32 Want Hij zal den heidenen overgeleverd worden, en Hij zal bespot worden, en smadelijk behandeld worden, en bespogen worden.

33 En Hem gegeseld hebbende, zullen zij Hem doden; en ten derden dage zal Hij wederopstaan.

34 En zij verstonden geen van deze dingen; en dit woord was voor hen verborgen, en zij verstonden niet, hetgeen gezegd werd.

35 En het geschiedde, als Hij nabij Jericho kwam, dat een zeker blinde aan den weg zat, bedelende.

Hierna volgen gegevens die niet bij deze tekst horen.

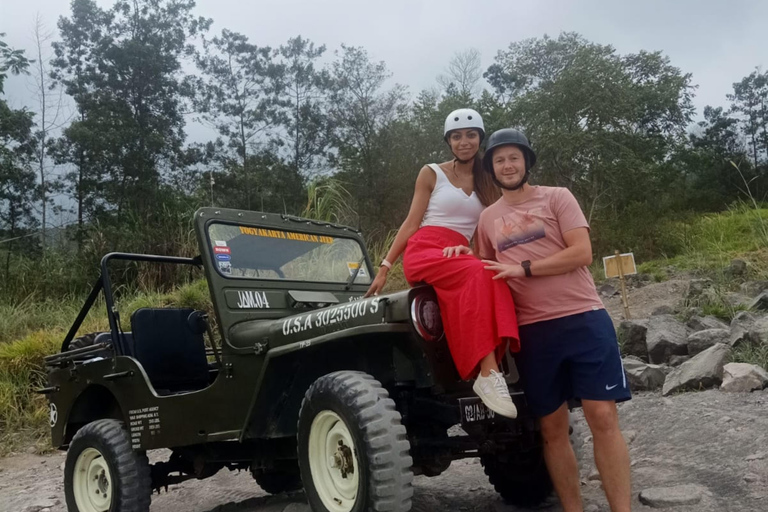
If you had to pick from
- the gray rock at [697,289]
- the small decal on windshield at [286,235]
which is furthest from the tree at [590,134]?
the small decal on windshield at [286,235]

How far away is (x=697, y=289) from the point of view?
1049 centimetres

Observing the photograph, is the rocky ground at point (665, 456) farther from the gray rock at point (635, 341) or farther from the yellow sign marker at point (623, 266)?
the yellow sign marker at point (623, 266)

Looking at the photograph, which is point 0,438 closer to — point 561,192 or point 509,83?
point 561,192

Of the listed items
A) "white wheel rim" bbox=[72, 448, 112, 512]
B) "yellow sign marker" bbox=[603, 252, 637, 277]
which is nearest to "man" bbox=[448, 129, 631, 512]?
"white wheel rim" bbox=[72, 448, 112, 512]

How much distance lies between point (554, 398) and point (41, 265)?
14105 millimetres

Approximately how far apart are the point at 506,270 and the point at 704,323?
602 centimetres

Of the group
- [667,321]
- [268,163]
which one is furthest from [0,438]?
[268,163]

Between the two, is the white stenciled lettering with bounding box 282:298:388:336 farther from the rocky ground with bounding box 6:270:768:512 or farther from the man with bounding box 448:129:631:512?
the rocky ground with bounding box 6:270:768:512

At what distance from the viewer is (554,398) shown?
132 inches

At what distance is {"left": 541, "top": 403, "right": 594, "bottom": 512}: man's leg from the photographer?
3441mm

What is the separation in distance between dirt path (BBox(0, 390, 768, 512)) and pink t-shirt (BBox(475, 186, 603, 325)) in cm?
135

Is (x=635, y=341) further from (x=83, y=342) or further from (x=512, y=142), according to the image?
(x=83, y=342)

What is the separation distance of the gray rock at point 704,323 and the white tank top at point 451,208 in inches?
214

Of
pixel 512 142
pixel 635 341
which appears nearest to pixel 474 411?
pixel 512 142
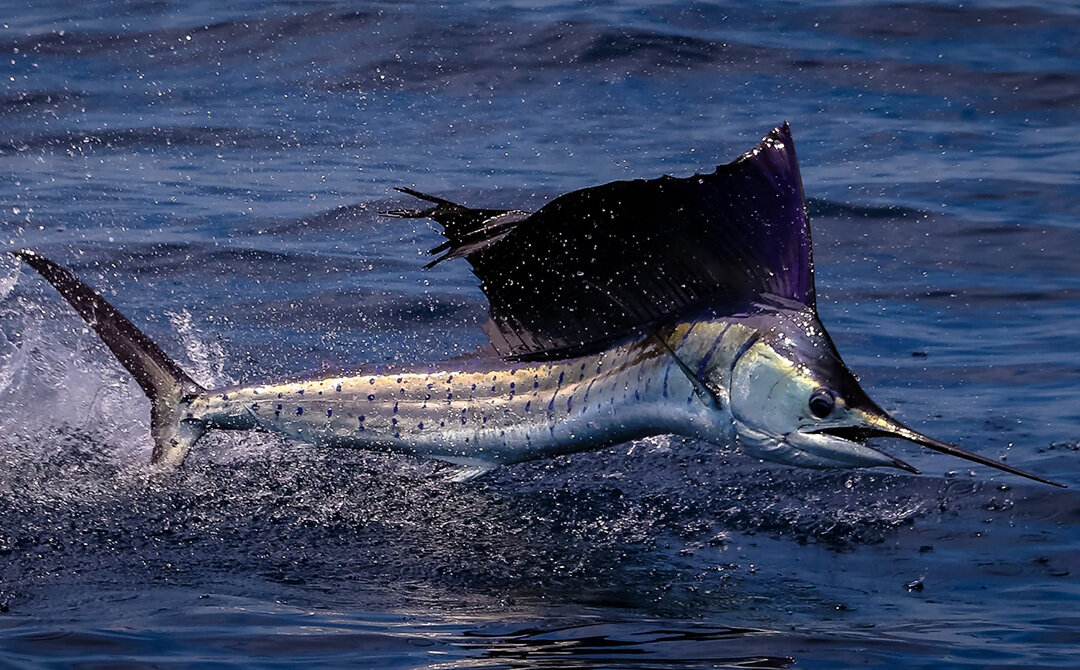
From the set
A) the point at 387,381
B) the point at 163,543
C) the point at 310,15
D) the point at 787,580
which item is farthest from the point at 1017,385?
the point at 310,15

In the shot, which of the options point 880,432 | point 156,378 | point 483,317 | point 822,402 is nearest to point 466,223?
point 156,378

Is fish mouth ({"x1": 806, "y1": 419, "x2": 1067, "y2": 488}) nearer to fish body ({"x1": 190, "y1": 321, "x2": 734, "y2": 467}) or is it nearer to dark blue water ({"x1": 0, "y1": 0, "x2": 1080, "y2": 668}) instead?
fish body ({"x1": 190, "y1": 321, "x2": 734, "y2": 467})

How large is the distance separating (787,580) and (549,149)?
23.3ft

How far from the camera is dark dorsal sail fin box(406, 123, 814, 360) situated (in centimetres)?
404

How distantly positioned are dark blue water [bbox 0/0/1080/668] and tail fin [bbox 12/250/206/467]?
0.19 metres

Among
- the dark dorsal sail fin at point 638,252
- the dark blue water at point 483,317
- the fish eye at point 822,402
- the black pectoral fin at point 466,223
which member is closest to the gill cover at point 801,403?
the fish eye at point 822,402

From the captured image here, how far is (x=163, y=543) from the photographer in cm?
440

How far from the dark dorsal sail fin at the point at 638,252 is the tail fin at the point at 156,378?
96 centimetres

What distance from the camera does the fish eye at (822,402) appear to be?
148 inches

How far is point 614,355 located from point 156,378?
143 centimetres

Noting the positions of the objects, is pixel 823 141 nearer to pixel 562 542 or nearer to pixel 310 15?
pixel 310 15

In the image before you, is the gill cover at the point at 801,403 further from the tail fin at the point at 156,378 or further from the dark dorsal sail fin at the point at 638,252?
the tail fin at the point at 156,378

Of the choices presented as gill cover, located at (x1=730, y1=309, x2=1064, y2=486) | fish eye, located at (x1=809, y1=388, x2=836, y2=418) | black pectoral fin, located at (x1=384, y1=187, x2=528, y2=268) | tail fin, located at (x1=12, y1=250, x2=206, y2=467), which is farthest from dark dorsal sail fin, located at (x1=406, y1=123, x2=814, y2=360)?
tail fin, located at (x1=12, y1=250, x2=206, y2=467)

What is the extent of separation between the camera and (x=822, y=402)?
3.77 meters
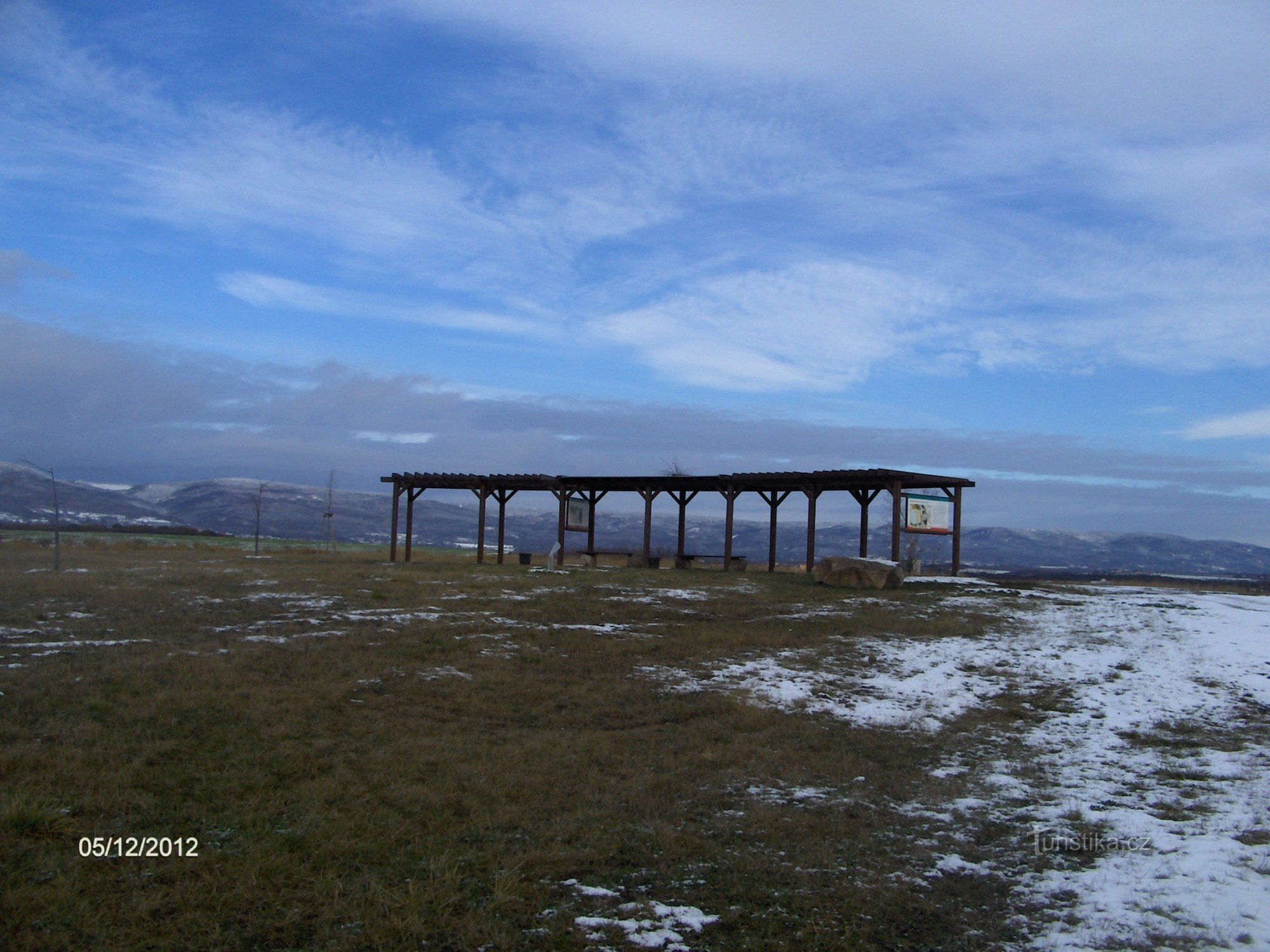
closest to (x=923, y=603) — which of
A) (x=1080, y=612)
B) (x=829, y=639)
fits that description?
(x=1080, y=612)

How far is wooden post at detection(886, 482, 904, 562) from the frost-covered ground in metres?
5.72

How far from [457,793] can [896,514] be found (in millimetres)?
21993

36 En deze, horende de schare voorbijgaan, vraagde, wat dat ware.

37 En zij boodschapten hem, dat Jezus de Nazarener voorbijging.

38 En hij riep, zeggende: Jezus, Gij Zone Davids, ontferm U mijner!

39 En die voorbijgingen, bestraften hem, opdat hij zwijgen zou; maar hij riep zoveel te meer: Zone Davids, ontferm U mijner!

40 En Jezus, stilstaande, beval, dat men denzelven tot Hem brengen zou; en als hij nabij Hem gekomen was, vraagde Hij hem,

41 Zeggende: Wat wilt gij, dat Ik u doen zal? En hij zeide: Heere! dat ik ziende mag worden.

42 En Jezus zeide tot hem: Word ziende; uw geloof heeft u behouden.

43 En terstond werd hij ziende, en volgde Hem, God verheerlijkende. En al het volk, dat ziende, gaf Gode lof.